Can it be good again?

The first few articles in this advent series have focused on the state of our world: created in beauty, rhythm, symmetry, and order by a good and loving God. Man is made in God's image, male and female; tasked with reproducing the image and exercising dominion over God's creation. This edenic world stands in sharp contrast to the world we see around us. The imago dei that fallen man still bears enables us to make great strides in technology, but the technology we design mostly enables us to lie, steal, and kill more efficiently and create more and faster means to receive the news telling the latest manifestation of man's rebellion.

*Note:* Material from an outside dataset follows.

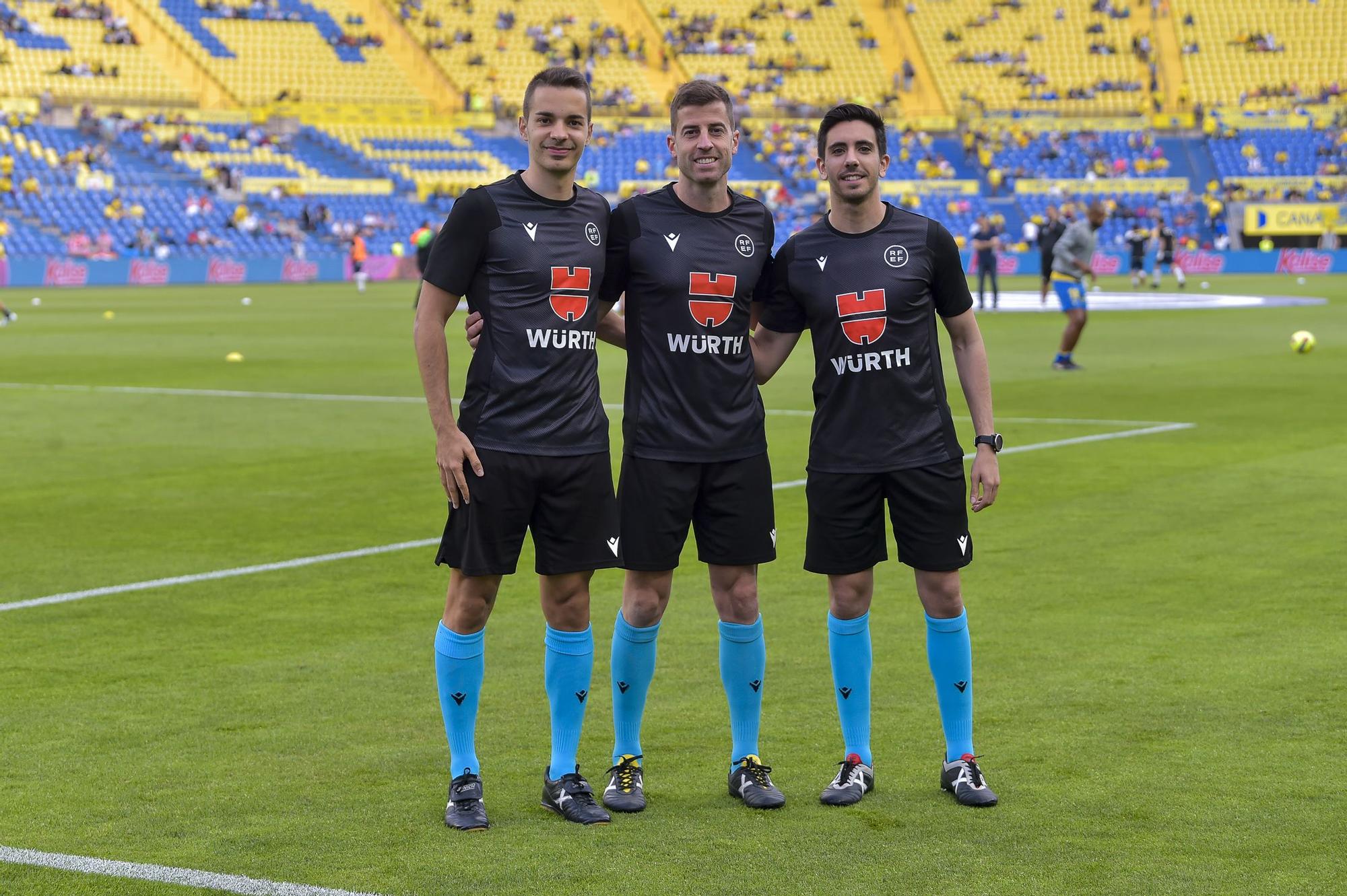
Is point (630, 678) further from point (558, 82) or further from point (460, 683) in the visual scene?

Advent is a time for acknowledging that darkness has entered a world that God created for light and recognizing the ways this darkness manifests itself in and around us. Doing so causes us to realize how desperately we need the light restored. The lighting of a simple candle in a darkened room is a way of remembering. It's dark. We need light. We need the kind of light that reveals everything as it truly is and dispels the evil that currently inhabits God's good world. We need light that no longer suffers the oppression, injustice, hate, murder, abuse, sickness, poverty, and death that currently lurk in the darkness of our world.

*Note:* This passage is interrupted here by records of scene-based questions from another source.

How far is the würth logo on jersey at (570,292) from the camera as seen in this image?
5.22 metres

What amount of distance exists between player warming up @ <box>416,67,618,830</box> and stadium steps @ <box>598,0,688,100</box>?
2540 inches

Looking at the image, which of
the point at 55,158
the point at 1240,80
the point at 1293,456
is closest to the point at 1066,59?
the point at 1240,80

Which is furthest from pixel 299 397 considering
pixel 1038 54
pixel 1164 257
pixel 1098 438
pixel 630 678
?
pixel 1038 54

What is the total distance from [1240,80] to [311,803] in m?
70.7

St. John's telling of the Gospel opens with a unique perspective of the advent of Jesus Christ. Rooting the coming of Christ in Old Testament prophecy, he tells of John the Baptist's proclamation of the imminent appearance of the Messiah. This is how he describes it:
There was a man sent from God whose name was John. He came as a witness to testify concerning that light, so that through him all might believe. He himself was not the light; he came only as a witness to the light. 
The true light that gives light to everyone was coming into the world. He was in the world, and though the world was made through him, the world did not recognize him. He came to that which was his own, but his own did not receive him. Yet to all who did receive him, to those who believe in his name, he gave the right to become children of God - children born not of natural descent, nor of human decision or a husband's will, but born of God. 

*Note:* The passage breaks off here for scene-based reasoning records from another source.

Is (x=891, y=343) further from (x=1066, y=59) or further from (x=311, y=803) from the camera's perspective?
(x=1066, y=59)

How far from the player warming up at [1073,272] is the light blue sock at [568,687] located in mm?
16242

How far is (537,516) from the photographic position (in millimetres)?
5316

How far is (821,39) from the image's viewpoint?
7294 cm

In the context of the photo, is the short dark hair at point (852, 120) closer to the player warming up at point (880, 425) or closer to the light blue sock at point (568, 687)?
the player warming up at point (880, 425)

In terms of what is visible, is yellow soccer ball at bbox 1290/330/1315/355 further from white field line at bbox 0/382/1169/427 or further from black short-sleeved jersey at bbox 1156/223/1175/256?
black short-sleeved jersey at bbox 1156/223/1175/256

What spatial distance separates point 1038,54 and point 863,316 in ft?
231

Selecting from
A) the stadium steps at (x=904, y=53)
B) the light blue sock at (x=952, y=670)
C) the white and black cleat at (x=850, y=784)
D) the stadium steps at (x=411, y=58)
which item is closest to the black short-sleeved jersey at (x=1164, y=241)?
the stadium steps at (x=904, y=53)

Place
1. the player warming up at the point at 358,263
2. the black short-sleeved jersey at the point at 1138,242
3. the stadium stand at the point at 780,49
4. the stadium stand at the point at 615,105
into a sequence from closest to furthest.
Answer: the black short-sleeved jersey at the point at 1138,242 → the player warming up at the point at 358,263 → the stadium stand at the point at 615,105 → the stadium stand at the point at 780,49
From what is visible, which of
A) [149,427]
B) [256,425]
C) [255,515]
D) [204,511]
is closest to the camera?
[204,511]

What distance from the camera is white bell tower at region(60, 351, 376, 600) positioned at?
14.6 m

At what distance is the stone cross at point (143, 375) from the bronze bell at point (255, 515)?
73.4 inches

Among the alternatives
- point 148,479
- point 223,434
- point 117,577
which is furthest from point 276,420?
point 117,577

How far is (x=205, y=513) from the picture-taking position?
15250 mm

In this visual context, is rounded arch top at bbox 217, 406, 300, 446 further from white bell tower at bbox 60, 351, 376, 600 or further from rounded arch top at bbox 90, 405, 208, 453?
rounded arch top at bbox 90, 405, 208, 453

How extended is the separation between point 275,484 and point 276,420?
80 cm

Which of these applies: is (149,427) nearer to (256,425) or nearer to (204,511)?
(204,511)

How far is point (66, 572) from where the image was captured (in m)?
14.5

The Word became flesh and made his dwelling among us. We have seen his glory, the glory of the one and only Son, who came from the Father, full of grace and truth. 
(John testified concerning him. He cried out, saying, "This is the one I spoke about when I said, 'He who comes after me has surpassed me because he was before me.'") Out of his fullness we have all received grace in place of grace already given. For the law was given through Moses; grace and truth came through Jesus Christ. No one has ever seen God, but the one and only Son, who is himself God and is in closest relationship with the Father, has made him known. 
John 1:6-18
I started writing this article on the evening of Monday, 10 December. I got caught up preparing to preach on Waiting with Joy and didn't sit down to finish the article until last week. Since that date, shooters have terrorized a shopping mall in Oregon and devastated a small town in Connecticut. Mankind's capacity for evil seems to know no limit. Certainly the evil one's appetite for cruelty knows no boundaries. If we are ever to know life the way it should be, the way God intended it, we must have a Messiah - one who can break sin's hold and overpower the evil will that devastates our world. We don't know how to fix things on our own. We desperately need a Savior. We need a power greater than us who can set us free and show us what shalom looks like. Light that can dispel the darkness.

The law that shows us what's wrong with the world and why came from God through Moses. Grace, the Divine ability to do what is otherwise impossible, and truth, the revelation of the true character of God lived in the image-bearer, came through Jesus Christ. Light has come, the very light we desperately needed. Life can be good again. Will it be? When?